== Segment start ==

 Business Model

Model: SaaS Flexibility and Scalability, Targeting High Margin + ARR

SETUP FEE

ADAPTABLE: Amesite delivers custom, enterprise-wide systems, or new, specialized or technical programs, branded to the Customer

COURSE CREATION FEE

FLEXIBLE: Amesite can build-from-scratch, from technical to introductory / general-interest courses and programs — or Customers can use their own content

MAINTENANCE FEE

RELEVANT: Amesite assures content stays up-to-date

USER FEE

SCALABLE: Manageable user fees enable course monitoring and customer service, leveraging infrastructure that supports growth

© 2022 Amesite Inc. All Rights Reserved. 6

== Segment end ==
== Segment start ==

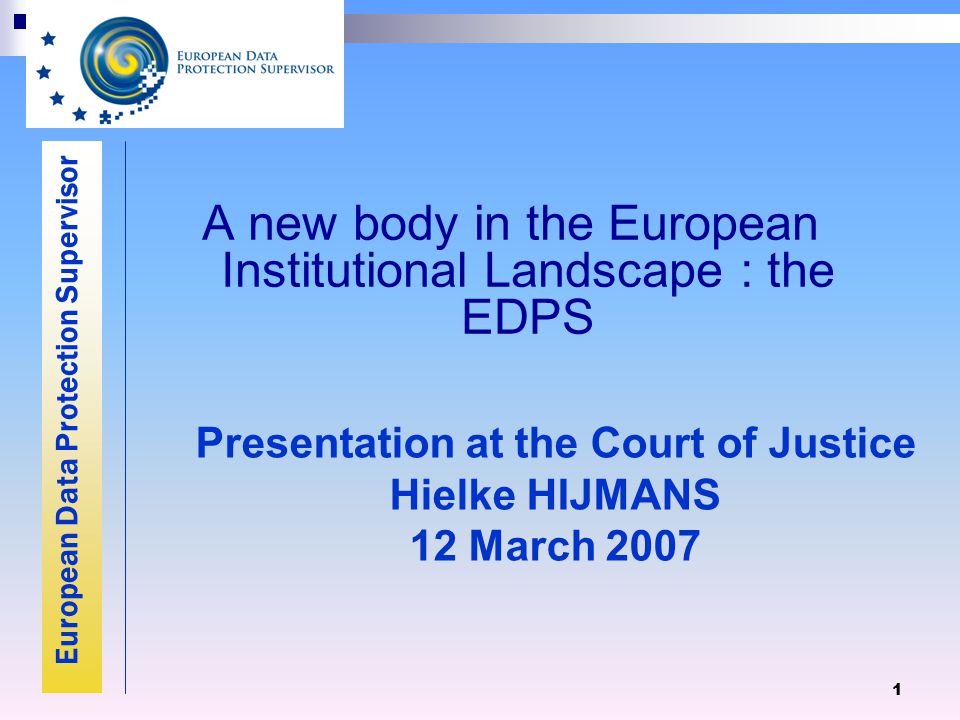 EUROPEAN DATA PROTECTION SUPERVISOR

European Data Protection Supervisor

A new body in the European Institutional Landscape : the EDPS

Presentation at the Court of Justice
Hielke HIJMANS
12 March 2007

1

== Segment end ==
== Segment start ==

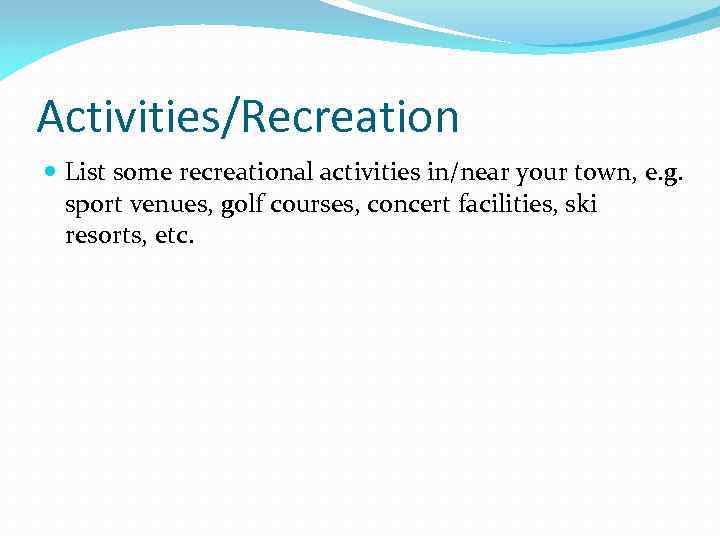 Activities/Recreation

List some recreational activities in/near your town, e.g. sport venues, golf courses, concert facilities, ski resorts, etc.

== Segment end ==

**What you will do**
From the entries above, print the lines beginning at the one with "Business Model" and stopping after the one with "COURSE CREATION FEE", exactly as written and with nothing else.

**Result**
 Business Model

Model: SaaS Flexibility and Scalability, Targeting High Margin + ARR

SETUP FEE

ADAPTABLE: Amesite delivers custom, enterprise-wide systems, or new, specialized or technical programs, branded to the Customer

COURSE CREATION FEE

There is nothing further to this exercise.